So the news from the Belfast High Court is that a jury has found Sinn Fein guilty of defaming of Declan Gormley, one of four non executive directors of Northern Ireland Water sacked by Sinn Fein’s former DRD minster and Westminster MP, Conor Murphy.
The trial took an extraordinary 10 days in court. Ten days in which Mr Gormley, the plaintiff spent an equally extraordinary five days in the witness stand being questioned by Sinn Fein’s counsel.
The party’s defence rested largely on an appeal to qualified privilege. This is a piece of statute that grants considerable latitude and space for what would otherwise be considered illegitimate attacks between opponents in the political sphere.
The party’s case stated that they they viewed Mr Gormley – who is an ordinary citizen and not a member of any political party – as a political opponent, primarily, it seems, for taking his case in the Assembly through MLAs from another party, ie John Dallat and Patsy McGlone of the SDLP.
The appeal was struck down because the Jury found both press releases to have been written with malice.
Sam McBride noted at the time, Conor Murphy’s view when he was questioned by Mr Gormley’s counsel:
Nicolas Hanna QC for Mr Gormley put it to Mr Murphy that there was “nothing unusual” about MLAs making representations on behalf of those who contact them or asking Assembly questions.
Mr Murphy agreed but said that civil servants could tell questions were “the product of some internal information”, as most MLAs’ questions to ministers were “very general”.
When it was put to him that the detailed questions put by Mr Dallat and Mr McGlone were not “unique” as other MLAs asked detailed questions about issues, Mr Murphy said that he believed there should be “an obligation on politicians” to disclose if they were asking questions on behalf of someone.[emphasis added]
The former minister has this somewhat backwards. Civil servants ought to provide committees with specific detail rather than generalised summaries. That they were not is a flashing red light on the ability of the Assembly to hold Ministers to account.

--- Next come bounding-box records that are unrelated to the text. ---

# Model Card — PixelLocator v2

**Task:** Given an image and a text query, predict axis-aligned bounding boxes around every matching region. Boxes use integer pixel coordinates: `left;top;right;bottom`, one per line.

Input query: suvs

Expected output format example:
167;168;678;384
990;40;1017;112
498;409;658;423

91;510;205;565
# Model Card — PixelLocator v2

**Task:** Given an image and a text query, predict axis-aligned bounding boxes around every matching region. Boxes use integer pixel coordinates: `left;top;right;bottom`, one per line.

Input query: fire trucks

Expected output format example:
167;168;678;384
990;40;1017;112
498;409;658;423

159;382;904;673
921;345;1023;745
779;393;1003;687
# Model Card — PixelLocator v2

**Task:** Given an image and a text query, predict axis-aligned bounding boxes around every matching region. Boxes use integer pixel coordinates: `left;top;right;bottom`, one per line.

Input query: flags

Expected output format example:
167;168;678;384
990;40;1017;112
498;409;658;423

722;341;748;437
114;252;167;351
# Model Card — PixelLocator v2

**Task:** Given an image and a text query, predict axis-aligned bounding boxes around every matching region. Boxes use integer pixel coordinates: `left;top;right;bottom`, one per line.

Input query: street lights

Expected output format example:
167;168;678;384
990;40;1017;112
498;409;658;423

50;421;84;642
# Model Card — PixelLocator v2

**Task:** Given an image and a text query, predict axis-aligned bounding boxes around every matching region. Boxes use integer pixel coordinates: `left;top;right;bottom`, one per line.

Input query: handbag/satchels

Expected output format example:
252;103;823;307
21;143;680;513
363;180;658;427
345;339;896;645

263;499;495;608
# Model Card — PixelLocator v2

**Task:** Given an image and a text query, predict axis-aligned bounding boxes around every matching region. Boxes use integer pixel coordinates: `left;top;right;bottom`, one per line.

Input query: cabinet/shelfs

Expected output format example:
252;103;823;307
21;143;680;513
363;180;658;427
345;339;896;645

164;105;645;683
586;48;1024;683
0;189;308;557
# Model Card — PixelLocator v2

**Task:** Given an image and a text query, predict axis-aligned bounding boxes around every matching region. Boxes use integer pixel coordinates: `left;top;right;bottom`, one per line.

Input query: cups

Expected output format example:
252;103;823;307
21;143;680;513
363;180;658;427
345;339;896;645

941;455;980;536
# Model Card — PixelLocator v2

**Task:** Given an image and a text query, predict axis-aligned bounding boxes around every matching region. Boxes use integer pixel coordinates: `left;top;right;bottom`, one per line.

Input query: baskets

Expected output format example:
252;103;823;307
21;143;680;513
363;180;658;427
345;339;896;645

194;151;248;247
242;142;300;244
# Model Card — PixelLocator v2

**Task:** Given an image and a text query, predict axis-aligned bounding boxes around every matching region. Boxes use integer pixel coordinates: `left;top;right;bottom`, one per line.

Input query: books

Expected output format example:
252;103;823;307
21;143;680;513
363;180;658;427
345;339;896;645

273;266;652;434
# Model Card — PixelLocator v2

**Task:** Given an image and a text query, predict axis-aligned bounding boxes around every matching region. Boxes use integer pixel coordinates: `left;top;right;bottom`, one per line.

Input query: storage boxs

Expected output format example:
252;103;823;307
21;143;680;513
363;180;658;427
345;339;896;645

I suspect right back to the moment Mr Murphy sacked Mr Gormley from the Board of NI Water, a lot of things have been gotten backwards, not of all of which lies at his door. He was poorly served by the highly irregular conduct of his Permanent Secretary for one thing.
In this case (and the archives on Slugger are extensive not to say exhaustive on the matter) we have not found one item that would have remotely justified the sacking of Mr Gormley.
His determination to clear his name has been both dogged and exemplary. As we noted at the time of the PAC, when Gormley’s whistle blowing began in earnest:
One the most controversial aspects (as has been noted by some readers in previous Slugger threads on this subject) is that two of the non executive directors were recruited at the same time, and only a year before MacKenzie discovered the ‘problem’ with procurement.
One, Declan Gormley, was sacked whilst the other, Don Price, was retained. Again the report makes no real distinction between the two, other than to say that neither can be held to account too strongly for the problem with ‘single tender actions’.
And yet, of the two, it would be reasonable to assume that Don Price, as chair of the Audit Committee, was a great deal closer to the source of the problem than Gormley, who had no direct responsibility on the matter.
This case may have also have some major implications for DRD, which has spent nearly £8 million years in legal fees and compensation over the last four years. In answer to an AQ from Patsy McGlone, the department disclosed the following:
As for Sinn Fein, whatever the jury decide they must now pay in compensation to Mr Gormley, they will also have to foot all the costs of what has been, not least because of their own lengthy cross examination of the plaintiff, a very expensive set of legal proceedings.
It is a good day for democracy in Northern Ireland, if only in the limited and negative sense that the jury has knocked back a defence that might have made it possible to for a politician of any stripe to defame anyone they regard as a political opponent.
For that we can be thankful. As, no doubt will Mr Gormley who stood to lose a small fortune in defending his reputation.
Having won this battle, it is unlikely he will want to leave matters there. There are serious questions to be answered about the original sacking. In that regard, the ball is now firmly in the court of Mr Murphy’s successor, the UUP Minister Danny Kennedy.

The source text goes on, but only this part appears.